実際に、症状に支配されているのだから、あまり褒められたものではなく、それを捻じ伏せ、取り消したいがために、どんどんエゴイストになってゆく。場合によっては周りを巻き込む場合さえあるし、強迫神経症の人は、「巻き込み型」というタイプもいる。

 

ただでさえ、自己中心性の高い症状に主観的に支配されているのに、その自己中心的主観を、自我の力で身勝手に取り消したり、操作しようとすれば、ますます身勝手になる。さらに、無自覚な神経症者は、自分の病気症状ばかり話すようになってしまう。

 

身勝手に身勝手の輪をかけて悪化していくのだ。

 

私も学生時代に自分のことで頭がいっぱいになり、赤面症を、冷やしたりして治そうとしたが、実際のところ、そんなことで、無意味だった。
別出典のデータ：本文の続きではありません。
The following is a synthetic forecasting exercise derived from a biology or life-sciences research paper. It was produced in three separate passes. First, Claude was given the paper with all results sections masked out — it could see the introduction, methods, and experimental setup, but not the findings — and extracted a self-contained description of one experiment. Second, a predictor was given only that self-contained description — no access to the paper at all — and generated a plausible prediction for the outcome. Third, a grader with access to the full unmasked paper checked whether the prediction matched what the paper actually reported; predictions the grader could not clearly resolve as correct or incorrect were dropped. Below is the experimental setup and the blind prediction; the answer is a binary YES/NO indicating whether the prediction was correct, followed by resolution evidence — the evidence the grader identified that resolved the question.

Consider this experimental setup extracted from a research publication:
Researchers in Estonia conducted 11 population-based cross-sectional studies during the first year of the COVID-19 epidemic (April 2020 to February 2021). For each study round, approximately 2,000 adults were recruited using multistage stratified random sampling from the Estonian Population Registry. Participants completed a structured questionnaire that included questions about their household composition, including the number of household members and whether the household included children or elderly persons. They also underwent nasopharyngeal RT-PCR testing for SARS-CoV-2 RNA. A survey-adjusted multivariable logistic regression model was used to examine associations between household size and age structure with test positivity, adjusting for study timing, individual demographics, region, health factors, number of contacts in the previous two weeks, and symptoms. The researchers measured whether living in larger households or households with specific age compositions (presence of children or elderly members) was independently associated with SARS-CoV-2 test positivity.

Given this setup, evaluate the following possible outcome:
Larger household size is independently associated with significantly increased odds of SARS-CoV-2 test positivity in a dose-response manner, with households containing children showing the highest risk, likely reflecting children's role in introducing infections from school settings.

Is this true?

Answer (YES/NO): NO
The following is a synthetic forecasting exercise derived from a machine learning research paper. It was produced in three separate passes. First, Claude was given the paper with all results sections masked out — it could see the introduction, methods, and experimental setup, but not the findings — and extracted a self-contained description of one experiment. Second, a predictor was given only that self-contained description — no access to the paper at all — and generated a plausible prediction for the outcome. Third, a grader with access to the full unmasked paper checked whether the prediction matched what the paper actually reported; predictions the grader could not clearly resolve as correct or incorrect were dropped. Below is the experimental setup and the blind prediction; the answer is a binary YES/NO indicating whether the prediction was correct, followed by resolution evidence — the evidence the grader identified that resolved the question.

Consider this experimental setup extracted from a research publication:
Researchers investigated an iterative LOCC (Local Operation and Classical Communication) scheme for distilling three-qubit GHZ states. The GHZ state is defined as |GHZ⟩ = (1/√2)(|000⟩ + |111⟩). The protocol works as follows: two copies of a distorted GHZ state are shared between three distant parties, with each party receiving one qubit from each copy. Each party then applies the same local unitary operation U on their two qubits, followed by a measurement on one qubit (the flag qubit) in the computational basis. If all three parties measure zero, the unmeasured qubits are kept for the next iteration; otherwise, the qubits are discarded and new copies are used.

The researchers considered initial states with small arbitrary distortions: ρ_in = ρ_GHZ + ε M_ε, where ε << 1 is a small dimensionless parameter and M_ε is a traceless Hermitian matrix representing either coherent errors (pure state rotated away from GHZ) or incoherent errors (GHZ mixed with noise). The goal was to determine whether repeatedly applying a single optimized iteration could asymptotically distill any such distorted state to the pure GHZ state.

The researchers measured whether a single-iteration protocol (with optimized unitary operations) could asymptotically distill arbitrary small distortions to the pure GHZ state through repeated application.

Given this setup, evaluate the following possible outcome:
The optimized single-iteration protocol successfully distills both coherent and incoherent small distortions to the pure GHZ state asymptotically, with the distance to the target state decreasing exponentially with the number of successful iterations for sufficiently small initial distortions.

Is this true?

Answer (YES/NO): NO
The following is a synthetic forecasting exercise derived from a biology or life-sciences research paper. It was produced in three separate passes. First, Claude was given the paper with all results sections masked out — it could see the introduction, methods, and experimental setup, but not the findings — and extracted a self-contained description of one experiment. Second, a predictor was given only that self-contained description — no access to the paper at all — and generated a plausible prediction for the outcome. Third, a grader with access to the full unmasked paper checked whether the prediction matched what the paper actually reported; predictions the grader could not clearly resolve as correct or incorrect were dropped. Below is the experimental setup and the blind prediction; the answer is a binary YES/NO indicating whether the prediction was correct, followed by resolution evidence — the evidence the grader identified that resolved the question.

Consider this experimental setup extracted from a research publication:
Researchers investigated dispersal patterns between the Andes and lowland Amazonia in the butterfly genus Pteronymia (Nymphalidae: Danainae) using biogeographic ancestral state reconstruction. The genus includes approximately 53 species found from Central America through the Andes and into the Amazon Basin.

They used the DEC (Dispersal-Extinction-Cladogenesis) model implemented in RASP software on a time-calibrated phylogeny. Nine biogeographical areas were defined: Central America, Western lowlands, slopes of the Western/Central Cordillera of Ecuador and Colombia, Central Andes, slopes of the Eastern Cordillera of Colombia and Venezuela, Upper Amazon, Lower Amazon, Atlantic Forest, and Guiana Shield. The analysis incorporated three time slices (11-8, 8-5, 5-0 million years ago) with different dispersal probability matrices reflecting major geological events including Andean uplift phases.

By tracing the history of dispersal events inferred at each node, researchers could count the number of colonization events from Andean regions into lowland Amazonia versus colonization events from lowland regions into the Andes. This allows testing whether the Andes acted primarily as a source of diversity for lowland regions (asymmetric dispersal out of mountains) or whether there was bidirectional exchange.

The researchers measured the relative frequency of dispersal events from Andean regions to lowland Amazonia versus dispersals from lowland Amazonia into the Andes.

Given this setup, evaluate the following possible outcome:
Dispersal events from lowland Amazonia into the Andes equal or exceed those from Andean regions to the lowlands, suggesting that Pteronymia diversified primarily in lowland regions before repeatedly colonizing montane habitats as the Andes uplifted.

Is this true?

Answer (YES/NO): NO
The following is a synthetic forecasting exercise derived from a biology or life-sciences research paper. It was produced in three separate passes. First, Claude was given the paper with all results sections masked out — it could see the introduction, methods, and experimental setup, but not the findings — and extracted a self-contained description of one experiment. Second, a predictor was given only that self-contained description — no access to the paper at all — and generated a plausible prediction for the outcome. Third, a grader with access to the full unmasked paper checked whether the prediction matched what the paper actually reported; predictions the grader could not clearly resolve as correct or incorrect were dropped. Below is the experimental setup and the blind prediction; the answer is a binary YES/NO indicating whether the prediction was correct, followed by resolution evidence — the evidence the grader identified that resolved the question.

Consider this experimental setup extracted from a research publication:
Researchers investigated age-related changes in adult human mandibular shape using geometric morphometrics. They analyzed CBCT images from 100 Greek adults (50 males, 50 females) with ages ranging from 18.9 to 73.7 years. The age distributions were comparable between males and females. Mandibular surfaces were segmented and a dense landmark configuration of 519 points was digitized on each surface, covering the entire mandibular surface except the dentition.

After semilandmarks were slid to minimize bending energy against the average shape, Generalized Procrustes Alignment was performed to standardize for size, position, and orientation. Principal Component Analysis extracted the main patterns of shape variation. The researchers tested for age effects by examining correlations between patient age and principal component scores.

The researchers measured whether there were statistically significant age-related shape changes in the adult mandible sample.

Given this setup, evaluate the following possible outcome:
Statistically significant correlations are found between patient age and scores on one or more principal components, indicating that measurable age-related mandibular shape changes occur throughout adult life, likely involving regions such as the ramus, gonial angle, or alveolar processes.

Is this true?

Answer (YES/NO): NO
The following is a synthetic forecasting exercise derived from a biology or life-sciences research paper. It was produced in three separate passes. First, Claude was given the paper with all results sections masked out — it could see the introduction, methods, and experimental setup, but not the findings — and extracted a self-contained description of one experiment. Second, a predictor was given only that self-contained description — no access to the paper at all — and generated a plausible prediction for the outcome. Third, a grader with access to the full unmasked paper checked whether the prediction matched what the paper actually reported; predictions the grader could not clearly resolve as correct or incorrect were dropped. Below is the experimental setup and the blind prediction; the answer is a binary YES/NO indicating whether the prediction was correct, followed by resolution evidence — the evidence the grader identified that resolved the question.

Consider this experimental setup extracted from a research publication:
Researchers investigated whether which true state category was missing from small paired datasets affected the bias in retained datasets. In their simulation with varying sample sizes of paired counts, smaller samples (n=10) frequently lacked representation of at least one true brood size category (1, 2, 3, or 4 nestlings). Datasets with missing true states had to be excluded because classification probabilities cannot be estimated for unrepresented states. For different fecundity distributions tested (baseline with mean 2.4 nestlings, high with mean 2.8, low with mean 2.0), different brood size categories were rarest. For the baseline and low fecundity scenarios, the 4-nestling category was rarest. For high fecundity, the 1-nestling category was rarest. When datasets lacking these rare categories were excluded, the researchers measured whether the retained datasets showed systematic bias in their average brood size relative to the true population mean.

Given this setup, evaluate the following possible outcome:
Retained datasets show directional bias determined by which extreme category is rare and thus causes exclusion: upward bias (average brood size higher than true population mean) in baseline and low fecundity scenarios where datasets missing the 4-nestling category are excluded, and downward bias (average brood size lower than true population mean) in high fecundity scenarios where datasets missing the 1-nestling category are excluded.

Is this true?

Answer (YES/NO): YES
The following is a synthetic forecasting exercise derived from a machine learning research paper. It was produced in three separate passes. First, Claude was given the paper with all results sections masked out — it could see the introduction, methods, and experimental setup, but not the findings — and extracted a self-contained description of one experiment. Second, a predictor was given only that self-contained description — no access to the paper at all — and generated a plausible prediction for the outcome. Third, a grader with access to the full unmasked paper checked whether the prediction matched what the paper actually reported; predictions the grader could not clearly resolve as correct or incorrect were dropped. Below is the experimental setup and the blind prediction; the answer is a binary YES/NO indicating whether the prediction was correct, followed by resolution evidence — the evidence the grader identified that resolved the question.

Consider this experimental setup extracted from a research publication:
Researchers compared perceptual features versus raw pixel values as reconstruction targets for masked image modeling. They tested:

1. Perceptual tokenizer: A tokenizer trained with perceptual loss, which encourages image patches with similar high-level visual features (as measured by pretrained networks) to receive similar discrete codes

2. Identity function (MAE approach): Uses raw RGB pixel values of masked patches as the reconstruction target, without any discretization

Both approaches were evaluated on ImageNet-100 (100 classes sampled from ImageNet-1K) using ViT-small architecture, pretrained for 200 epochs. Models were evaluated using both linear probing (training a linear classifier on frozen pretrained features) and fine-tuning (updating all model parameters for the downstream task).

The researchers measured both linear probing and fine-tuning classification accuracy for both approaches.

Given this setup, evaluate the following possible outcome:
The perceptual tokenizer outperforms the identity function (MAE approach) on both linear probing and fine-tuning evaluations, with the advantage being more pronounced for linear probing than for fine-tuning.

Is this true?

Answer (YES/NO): YES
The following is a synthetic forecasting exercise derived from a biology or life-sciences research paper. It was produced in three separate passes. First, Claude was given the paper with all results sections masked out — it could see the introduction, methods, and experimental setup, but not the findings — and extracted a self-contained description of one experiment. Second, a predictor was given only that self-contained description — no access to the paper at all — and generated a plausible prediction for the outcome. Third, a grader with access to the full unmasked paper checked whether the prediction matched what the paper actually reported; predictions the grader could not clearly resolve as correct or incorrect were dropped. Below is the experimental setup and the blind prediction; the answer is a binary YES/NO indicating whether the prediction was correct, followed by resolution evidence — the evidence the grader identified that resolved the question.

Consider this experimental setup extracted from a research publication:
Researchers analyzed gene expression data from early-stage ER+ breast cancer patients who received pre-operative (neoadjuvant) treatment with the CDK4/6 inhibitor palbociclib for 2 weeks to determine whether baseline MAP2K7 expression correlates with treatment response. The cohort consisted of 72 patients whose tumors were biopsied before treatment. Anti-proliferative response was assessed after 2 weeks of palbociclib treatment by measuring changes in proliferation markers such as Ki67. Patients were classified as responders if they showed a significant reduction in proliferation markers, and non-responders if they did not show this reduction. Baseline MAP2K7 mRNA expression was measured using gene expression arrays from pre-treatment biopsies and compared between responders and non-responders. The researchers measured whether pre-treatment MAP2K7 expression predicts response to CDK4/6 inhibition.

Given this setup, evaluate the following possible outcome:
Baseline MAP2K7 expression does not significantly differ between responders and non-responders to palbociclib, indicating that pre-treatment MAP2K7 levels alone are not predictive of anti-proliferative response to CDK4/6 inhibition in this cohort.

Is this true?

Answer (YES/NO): NO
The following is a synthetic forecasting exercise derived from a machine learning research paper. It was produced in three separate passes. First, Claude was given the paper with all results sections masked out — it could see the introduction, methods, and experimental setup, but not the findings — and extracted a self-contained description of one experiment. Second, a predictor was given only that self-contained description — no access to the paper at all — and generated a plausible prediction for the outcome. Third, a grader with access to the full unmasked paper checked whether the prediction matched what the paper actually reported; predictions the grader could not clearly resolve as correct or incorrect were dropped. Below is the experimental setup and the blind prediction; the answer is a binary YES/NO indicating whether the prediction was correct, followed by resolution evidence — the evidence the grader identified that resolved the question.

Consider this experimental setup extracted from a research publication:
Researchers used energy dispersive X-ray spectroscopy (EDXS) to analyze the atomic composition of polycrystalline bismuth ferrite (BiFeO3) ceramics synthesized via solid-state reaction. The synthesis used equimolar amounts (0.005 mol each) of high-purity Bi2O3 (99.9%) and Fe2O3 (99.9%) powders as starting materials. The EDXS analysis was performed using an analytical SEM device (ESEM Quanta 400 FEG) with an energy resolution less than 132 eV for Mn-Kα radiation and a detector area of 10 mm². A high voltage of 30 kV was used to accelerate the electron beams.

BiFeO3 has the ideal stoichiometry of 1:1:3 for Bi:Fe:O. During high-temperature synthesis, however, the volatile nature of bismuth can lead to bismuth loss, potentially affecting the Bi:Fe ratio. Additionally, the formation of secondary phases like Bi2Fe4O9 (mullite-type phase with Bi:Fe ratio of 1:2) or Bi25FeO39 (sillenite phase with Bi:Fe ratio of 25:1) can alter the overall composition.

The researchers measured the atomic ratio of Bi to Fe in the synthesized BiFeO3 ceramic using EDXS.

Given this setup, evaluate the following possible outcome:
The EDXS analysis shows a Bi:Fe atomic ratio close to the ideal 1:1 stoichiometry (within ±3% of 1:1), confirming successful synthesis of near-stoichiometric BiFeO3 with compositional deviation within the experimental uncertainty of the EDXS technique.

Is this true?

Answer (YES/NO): YES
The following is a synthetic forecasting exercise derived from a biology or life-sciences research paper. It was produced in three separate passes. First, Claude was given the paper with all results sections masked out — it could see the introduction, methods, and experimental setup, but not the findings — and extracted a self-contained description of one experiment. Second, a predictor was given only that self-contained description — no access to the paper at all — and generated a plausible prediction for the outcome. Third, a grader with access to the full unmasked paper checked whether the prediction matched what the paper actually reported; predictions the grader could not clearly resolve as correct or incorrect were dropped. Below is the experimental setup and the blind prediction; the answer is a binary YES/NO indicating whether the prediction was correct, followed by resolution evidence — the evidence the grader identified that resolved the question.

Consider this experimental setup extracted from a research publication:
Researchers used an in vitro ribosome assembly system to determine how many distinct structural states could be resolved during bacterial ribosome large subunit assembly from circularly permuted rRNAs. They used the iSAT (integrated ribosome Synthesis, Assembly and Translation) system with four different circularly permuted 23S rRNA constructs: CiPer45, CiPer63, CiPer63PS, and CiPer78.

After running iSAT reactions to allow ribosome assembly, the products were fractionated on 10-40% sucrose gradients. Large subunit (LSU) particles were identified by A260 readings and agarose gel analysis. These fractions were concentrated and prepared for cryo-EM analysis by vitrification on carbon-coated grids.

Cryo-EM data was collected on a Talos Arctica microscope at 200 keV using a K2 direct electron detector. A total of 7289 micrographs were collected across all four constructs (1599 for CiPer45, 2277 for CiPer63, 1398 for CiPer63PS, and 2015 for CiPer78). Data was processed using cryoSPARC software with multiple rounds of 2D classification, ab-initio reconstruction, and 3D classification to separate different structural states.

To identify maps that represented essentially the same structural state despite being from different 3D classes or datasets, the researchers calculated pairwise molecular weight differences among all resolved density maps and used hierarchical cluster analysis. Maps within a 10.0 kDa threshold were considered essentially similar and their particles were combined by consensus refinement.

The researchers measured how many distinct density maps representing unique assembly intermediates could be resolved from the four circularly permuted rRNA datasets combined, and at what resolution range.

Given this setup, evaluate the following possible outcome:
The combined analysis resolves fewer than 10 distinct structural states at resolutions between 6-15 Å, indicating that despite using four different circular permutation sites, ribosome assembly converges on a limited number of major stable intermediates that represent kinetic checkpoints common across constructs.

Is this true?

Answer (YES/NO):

「気がつけば」そんなことは、いまは問題ですらない。それは、自己中心性を手放したし、ある意味で諦めた、忘れたから、だろう。つまり、そもそも治そうとなんかしてない、ということになる。

 

冷静になってみれば、みな、大体、自然や生理に左右される生き物だ。それくらい周りを見渡せたら、すこしはマシになっているかもしれない。